Пробежка на лыжах по глубокому снегу давалась мне непросто, и каждый шаг отзывался пульсирующей болью в голове. Разбитая скула тоже побаливала, постоянно напоминая мне о стычке с дочерью. Благодаря занятиям верховой ездой Эми была хорошо развита физически и обладала отличной мускулатурой, а удар, который она мне нанесла, лишний раз напомнил о ее силе. Кто знает, быть может, бабушка была не так уж не права, когда предлагала отпустить Эми к отцу? Быть может, пришла пора позволить дочери жить так, как ей хочется?
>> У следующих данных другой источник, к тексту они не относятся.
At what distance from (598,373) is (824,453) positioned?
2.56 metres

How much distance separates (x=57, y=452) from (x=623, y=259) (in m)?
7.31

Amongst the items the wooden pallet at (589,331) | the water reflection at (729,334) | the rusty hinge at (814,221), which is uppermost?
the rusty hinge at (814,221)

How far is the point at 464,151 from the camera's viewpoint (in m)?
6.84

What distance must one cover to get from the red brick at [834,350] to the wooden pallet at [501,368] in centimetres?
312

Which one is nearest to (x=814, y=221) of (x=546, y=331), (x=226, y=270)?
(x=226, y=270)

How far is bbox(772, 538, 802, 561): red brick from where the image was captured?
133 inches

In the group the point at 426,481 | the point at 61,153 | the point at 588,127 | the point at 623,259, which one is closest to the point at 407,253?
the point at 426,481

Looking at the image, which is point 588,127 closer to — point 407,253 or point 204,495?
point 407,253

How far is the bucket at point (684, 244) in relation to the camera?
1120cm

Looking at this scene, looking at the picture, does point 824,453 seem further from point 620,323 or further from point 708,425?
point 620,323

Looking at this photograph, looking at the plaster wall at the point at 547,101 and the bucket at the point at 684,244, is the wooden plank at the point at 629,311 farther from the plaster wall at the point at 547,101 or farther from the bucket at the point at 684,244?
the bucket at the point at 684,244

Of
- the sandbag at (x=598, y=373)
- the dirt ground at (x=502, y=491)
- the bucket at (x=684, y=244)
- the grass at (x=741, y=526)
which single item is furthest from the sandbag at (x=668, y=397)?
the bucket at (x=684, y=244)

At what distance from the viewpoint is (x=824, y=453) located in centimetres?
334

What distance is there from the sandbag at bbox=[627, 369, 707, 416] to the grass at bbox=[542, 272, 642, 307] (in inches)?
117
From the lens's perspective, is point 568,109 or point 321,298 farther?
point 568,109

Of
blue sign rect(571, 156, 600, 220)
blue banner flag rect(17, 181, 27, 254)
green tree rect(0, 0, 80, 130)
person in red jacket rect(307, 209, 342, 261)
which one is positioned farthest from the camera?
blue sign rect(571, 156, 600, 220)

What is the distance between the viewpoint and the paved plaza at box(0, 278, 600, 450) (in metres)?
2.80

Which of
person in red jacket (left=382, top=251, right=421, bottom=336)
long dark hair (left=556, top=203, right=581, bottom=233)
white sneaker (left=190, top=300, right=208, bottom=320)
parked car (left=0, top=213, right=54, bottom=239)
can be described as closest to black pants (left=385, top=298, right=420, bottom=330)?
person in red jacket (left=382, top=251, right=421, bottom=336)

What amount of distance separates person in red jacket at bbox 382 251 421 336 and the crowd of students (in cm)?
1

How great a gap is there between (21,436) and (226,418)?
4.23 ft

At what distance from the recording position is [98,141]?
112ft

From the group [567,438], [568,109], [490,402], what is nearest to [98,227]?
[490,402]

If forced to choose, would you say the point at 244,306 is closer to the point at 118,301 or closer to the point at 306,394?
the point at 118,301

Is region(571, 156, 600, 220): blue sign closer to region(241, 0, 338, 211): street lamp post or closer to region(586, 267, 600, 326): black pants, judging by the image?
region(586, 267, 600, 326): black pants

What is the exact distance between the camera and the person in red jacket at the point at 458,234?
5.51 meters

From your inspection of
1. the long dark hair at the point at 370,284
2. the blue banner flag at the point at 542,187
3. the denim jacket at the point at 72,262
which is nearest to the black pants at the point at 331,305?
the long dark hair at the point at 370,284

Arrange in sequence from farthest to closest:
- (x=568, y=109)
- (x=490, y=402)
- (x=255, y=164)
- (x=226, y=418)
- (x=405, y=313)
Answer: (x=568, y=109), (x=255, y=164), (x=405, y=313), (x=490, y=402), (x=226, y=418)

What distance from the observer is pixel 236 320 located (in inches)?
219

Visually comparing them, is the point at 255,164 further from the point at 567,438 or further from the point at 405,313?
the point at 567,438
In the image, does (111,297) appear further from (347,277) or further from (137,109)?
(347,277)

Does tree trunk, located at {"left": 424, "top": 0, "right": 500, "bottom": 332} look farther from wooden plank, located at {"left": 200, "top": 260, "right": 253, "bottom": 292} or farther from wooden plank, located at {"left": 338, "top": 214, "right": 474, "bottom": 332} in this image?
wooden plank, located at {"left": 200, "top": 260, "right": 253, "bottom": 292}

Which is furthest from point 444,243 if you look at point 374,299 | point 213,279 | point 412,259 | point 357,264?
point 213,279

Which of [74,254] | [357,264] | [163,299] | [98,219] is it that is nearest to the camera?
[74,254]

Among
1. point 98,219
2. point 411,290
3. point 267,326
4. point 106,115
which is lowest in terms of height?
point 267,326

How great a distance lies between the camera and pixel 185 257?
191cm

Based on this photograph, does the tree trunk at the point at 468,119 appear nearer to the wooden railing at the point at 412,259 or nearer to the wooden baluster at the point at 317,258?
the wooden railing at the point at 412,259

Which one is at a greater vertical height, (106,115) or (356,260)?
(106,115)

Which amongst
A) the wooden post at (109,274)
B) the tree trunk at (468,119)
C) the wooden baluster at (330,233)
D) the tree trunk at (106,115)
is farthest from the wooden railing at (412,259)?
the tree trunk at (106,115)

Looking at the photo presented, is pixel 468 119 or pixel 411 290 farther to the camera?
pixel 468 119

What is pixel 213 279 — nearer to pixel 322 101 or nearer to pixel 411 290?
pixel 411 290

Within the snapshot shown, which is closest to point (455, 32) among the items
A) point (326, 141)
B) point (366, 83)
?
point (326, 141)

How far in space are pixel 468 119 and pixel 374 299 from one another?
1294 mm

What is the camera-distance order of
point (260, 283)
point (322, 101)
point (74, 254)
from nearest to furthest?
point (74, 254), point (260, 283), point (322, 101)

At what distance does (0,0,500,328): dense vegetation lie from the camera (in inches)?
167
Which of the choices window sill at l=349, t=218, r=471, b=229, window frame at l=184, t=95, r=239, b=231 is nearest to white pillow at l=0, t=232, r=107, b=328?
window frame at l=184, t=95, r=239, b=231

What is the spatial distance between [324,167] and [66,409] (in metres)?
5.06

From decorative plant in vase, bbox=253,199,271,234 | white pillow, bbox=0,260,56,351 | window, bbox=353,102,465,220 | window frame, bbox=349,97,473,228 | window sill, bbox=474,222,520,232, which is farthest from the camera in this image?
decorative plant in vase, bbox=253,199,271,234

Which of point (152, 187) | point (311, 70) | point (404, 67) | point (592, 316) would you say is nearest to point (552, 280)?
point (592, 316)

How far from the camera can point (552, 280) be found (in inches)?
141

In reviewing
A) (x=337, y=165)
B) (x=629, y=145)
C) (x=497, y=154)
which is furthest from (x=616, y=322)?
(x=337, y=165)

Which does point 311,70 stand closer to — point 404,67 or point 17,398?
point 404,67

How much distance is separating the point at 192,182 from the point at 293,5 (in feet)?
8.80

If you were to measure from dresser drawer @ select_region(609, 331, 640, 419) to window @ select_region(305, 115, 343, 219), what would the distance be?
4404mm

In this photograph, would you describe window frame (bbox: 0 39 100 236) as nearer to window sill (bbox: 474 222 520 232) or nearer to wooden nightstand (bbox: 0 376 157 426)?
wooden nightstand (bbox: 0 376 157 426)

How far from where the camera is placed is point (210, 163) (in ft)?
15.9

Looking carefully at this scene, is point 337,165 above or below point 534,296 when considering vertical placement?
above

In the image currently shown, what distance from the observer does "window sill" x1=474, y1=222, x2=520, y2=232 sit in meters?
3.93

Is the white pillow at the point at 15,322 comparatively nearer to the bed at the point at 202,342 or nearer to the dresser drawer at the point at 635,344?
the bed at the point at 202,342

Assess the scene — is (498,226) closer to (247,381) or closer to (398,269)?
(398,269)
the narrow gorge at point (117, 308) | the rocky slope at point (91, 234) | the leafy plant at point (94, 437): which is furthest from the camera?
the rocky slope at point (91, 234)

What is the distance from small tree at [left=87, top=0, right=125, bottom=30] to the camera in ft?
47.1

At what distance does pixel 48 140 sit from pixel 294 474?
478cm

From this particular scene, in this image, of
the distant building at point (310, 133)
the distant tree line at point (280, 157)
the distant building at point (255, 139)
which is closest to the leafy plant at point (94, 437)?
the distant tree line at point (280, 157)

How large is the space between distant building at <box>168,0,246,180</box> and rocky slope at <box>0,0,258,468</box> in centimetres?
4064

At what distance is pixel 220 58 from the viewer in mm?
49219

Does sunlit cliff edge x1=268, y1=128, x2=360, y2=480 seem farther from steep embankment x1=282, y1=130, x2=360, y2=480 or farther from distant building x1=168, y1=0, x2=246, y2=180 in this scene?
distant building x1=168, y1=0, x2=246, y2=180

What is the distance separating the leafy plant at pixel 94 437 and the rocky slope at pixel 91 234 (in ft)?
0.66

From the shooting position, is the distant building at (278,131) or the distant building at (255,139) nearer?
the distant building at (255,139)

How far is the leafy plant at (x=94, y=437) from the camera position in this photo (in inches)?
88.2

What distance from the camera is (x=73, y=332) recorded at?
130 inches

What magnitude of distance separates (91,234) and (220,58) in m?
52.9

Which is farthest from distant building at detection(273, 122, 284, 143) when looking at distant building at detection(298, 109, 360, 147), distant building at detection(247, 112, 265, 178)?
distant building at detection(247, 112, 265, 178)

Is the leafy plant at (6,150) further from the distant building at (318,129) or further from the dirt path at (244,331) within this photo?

Много лет назад, когда я впервые отвела дочь в школу, а потом — во второй половине дня — пришла ее забирать, ко мне подошла учительница и прошептала:

— Ко мне только что подходила ваша дочь. Она сказала, что хорошо провела время, но больше к нам не придет. Ей, видите ли, у нас скучно.

Когда мы после этого ехали в машине, я спросила Эми, как у нее прошел первый день в школе.

— Неплохо, — сказала она, а потом с довольной улыбкой добавила: — Я в нашем классе самая умная.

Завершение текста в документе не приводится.